Em todo o Brasil, cerca de US$ 10 bilhões por ano são movimentados através da lavagem de dinheiro, pelos seus cálculos. Cerca de US$ 500 bilhões por ano são lavados em todo o mundo o equivalente ao Produto Interno Bruto (PIB) do Canadá. Os métodos mais comuns para lavagem de dinheiro são transações bancárias, aplicações, compra e venda de imóveis, paraísos fiscais, loteriais, sorteios, bingos, companhias seguradoras, mercado de jóias e pedras preciosas e superfaturamento de produtos através da exportação.

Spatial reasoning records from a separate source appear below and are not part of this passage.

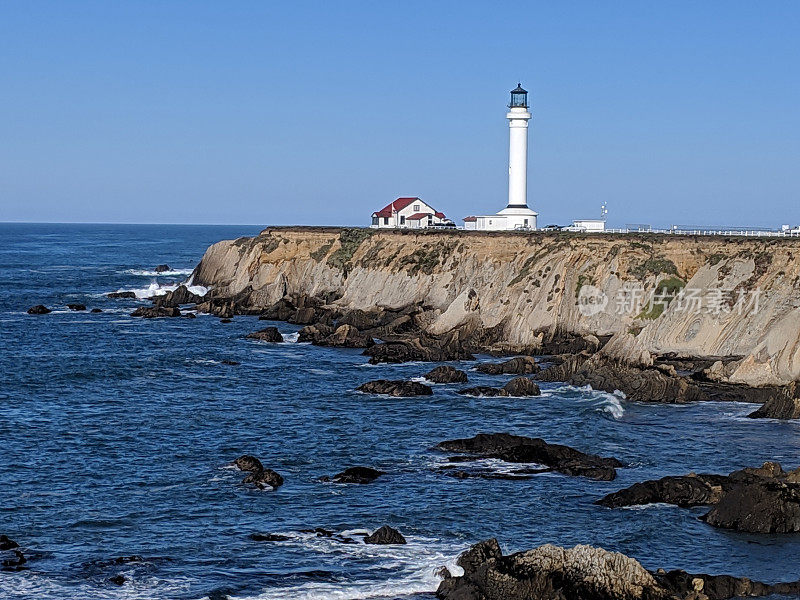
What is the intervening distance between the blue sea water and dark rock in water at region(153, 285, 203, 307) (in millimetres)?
29602

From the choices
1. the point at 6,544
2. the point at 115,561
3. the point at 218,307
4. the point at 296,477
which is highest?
→ the point at 218,307

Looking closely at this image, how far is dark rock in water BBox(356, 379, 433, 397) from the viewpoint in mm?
51250

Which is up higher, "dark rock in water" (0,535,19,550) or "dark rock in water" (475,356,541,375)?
"dark rock in water" (475,356,541,375)

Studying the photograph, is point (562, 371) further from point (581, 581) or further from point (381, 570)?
point (581, 581)

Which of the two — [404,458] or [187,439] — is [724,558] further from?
[187,439]

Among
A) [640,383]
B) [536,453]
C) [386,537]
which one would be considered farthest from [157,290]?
[386,537]

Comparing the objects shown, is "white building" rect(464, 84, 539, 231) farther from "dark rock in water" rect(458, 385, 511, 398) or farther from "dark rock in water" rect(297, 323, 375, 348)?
"dark rock in water" rect(458, 385, 511, 398)

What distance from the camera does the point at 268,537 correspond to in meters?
29.6

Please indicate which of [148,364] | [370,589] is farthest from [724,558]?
[148,364]

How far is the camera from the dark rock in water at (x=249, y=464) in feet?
119

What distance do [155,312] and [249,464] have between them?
52653 millimetres

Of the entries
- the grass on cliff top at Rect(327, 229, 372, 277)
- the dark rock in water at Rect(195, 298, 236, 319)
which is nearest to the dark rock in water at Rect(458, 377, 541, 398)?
the dark rock in water at Rect(195, 298, 236, 319)

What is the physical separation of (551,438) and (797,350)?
51.4ft

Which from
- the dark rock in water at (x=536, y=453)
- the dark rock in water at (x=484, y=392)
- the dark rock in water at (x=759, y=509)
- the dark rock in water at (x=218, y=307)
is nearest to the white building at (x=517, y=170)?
the dark rock in water at (x=218, y=307)
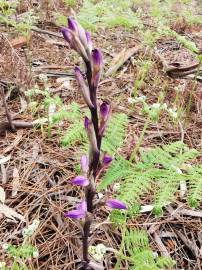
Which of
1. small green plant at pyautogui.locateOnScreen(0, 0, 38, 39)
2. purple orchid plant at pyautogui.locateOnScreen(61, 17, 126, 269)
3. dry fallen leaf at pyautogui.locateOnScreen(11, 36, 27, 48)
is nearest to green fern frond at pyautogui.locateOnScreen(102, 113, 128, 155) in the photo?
purple orchid plant at pyautogui.locateOnScreen(61, 17, 126, 269)

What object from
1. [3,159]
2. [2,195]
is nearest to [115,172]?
[2,195]

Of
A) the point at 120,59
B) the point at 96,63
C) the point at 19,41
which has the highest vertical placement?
the point at 96,63

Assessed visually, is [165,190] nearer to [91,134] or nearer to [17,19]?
[91,134]

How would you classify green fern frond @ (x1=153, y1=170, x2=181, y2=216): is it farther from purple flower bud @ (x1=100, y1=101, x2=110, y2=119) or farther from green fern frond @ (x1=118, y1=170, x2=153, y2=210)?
purple flower bud @ (x1=100, y1=101, x2=110, y2=119)

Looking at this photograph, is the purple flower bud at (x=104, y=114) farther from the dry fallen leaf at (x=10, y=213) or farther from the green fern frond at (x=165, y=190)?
the dry fallen leaf at (x=10, y=213)

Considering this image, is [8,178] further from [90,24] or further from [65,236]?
[90,24]

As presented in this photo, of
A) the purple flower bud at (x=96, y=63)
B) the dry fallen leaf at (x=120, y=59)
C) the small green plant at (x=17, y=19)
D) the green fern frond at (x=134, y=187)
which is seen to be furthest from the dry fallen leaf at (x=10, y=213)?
the dry fallen leaf at (x=120, y=59)

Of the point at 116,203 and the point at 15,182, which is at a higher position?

Em 90% dos casos de lavagem de dinheiro, crime tipificado no Brasil a partir de 1998, os criminosos usam casas de câmbios para trocar moeda. As chamadas contas CC-5 Carta Circular nº 5, editada pelo Banco Central (BC) em 1969 para facilitar a vida dos estrangeiros que vinham para o Brasil começaram a ser usadas para a lavagem de dinheiro em 1994. Na ocasião, o BC autorizou a remessa de valores para o exterior. Investigações preliminares no Paraná detectaram que mais de US$ 7,1 bilhões haviam sido enviados para fora do Brasil em nome de ''laranjas'' (serventes, pedreiros, empregadas domésticas). ''É claro que esses laranjas não estavam lavando dinheiro. Eles foram usados. O Ministério Público Federal e a Polícia Federal levantaram o esquema e até hoje busca punir os culpados''.